I can attest to the fact that one needs to be careful regarding generalizations and that one should indeed add a smiley to reduce the hostility level and/or make it clear that the remark should not be taken literally (or it said with the intent of being humorous).

wendersfan
06-20-08, 04:15 PM
Apparently some people's sarcasm meters are broken today.

:)

creekdipper
06-20-08, 04:18 PM
"If you are a Christian, you cannot support a candidate like Barack Obama or Hillary Clinton for president,"

This is the type of crap that disburbs me about some organized religions. And yes. I would be just as disturbed if the Pastor had said McCain.

Okay, Sky, here's my take on that.

If the pastor could point out the candidate's positions that are the antithesis to biblical doctrine, then I would have no problem with it. If it were just a generalized dislike for a candidate based upon some personal dislike, I would want an explanation for their bias.

I would still prefer that it not be done from the pulpit in order to refrain from directly violating biblical commands to obey legal authority (similarly, I do not refuse to pay taxes simply because part of the money may be used to support causes to which I object).

I would also not object to the pastor's reluctance/refusal to vote for a candidate who has displayed a serious moral "flaw" such as adultery (or any exposed sin for which a candidate has not demonstrated true repentance). The reason is that I find it hard to trust candidates who make promises to strangers when he/she cannot keep their most sacred vows made to the persons they (supposedly) love the most. And...if one cannot trust a candidate...what does it matter who the party puts forth as a 'leader' (if they are merely a contemptible figurehead rather than a respected leader).

Although all have sinned, surely in this great nation we can find a few men & women who are currently leading virtuous lives (i.e., they are not taking bribes, abusing substances, committing ongoing sexual sins, advocating immoral policies or identifying with groups who do so, etc.). I don't demand the same moral standards of doctors, auto mechanics, architects, and so forth...although I would prefer that they not be drunk when working on me or my car. I would also hope that our military leaders, like political leaders, would exemplify a respect for human life and the preservation thereof.

creekdipper
06-20-08, 04:19 PM
Apparently some people's sarcasm meters are broken today.

:)

It seems to be going around recent days from all quarters. -ohbfrank-

Just think of it as the "Equal Protection Clause".

creekdipper
06-20-08, 04:23 PM
Here's one of the ironies of politics. Americans are more religious (at least based on church attendance) than probably any other advanced industrialized western country, yet there are constitutional barriers between the church and the government, while at the same time, far more secular European countries have major, sometimes even the most popular, political parties with the word "Christian" in their names. It just goes to show that the 19th century conservative-liberal cleavage took on completely different aspects on this side of the Atlantic.
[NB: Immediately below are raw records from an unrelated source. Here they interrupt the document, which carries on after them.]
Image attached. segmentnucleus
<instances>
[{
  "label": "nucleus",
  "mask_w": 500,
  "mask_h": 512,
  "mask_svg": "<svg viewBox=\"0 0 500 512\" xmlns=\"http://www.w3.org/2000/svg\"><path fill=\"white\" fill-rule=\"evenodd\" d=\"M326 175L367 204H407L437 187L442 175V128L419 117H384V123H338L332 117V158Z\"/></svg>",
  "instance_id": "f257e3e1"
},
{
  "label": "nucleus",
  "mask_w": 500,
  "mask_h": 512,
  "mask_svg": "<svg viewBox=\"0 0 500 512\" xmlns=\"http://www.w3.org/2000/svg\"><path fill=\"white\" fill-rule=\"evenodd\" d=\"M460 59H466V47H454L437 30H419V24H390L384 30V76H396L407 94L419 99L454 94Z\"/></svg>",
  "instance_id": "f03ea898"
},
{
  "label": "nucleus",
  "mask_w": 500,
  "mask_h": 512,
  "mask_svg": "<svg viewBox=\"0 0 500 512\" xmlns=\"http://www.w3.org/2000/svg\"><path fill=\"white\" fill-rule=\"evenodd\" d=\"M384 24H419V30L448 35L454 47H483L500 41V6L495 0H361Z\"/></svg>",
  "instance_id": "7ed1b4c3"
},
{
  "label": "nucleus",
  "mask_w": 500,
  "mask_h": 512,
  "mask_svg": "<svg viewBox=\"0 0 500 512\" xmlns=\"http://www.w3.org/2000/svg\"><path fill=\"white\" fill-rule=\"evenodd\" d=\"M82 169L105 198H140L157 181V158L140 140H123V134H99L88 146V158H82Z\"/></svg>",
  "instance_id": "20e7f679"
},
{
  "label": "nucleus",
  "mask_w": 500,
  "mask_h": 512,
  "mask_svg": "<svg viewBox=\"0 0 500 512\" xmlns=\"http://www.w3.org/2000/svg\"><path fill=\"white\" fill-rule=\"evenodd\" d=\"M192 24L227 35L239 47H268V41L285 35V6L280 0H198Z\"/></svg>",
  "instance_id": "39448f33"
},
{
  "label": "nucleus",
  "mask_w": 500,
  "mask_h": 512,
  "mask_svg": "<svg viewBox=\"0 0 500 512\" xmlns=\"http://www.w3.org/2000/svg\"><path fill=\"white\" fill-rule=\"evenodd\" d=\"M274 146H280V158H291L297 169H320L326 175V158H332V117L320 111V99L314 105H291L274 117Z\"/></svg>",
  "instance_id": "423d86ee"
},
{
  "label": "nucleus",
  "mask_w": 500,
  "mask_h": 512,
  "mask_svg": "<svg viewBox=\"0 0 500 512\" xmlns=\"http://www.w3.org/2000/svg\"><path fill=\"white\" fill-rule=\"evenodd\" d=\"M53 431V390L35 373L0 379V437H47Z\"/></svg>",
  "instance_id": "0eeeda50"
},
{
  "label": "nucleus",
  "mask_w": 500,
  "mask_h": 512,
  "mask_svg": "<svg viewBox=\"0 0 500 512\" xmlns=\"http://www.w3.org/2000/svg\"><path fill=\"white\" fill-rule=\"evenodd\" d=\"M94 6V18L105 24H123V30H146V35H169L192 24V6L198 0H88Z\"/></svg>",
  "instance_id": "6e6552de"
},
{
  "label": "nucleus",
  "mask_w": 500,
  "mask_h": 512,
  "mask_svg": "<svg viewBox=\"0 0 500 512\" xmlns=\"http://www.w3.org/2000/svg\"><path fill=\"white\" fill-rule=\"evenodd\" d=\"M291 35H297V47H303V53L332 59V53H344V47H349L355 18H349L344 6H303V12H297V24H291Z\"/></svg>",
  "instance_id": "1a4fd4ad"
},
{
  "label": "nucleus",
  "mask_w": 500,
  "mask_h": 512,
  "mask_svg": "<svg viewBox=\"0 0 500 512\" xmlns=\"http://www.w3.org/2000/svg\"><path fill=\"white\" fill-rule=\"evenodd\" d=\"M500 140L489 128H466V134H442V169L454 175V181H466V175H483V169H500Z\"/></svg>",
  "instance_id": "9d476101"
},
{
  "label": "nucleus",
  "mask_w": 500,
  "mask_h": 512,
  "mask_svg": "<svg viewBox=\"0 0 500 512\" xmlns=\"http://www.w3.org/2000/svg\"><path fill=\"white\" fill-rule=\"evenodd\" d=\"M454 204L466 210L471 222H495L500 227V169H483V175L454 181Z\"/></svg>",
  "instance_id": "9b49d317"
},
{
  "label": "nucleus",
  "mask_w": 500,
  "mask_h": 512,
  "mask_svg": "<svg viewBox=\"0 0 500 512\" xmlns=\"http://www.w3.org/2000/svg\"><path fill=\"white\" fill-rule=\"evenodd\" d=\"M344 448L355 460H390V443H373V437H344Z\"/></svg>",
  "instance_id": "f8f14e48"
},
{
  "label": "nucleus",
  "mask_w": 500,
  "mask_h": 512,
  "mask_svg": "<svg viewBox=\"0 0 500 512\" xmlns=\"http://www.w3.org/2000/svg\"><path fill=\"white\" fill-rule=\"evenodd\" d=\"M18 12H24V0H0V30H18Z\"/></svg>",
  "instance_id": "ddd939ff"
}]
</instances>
Interesting & well-taken point.

Tuan Jim
06-20-08, 05:21 PM
Do you hold that same position for black churches that have been 'endorsing' candidates for years?

That's what I really don't follow at all. It makes no sense to me to see pastors getting all involved in politics one way or the other - that's not what church is for IMO.

So if the law says no disparaging a candidate from the pulpit - does that go for the priest who made fun of Hillary at Obama's church?